Mills has since explored long-term consequences of frostbite. He studied 70 Korean War veterans who suffered frostbite during the retreat at the Chosin Reservoir. Today many of the men suffer from deformities and other injuries, including arthritis and degenerative joint disease.
“If we know these conditions are a result of frostbite, we can change treatment techniques,” says Mills. “We might even prevent long-term injuries by changing how we treat frostbite when it occurs.”

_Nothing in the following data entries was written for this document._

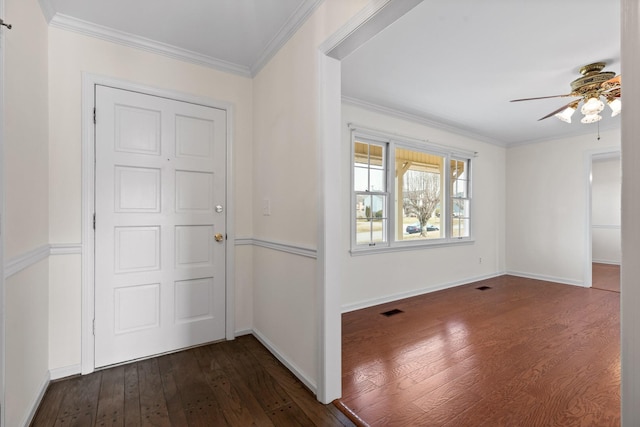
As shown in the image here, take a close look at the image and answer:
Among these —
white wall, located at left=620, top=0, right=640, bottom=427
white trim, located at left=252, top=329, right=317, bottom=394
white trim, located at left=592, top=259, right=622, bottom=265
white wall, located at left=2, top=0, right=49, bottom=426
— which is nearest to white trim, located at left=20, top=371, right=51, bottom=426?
white wall, located at left=2, top=0, right=49, bottom=426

Mills is one of the few scientists who still study frostbite. As the military turned its attention to desert and jungle warfare, research on frostbite waned.
“Mills has seen more frostbite than anyone,” said Dr. Bruce Paton, a cold injury specialist based in Colorado. “He’s almost single-handedly pushed this medical field forward.”
The long-term consequences of frostbite, however, continue to plague those who suffer them. Jeff King, a three-time Iditarod Sled Dog Race champion, lost the tips of two fingers after his hand froze during a race in 1987.
“I still can’t really feel anything,” says King. “Can’t fish keys out of my pocket, have a hard time holding my daughter’s hands. I’ll carry this damage my entire life.”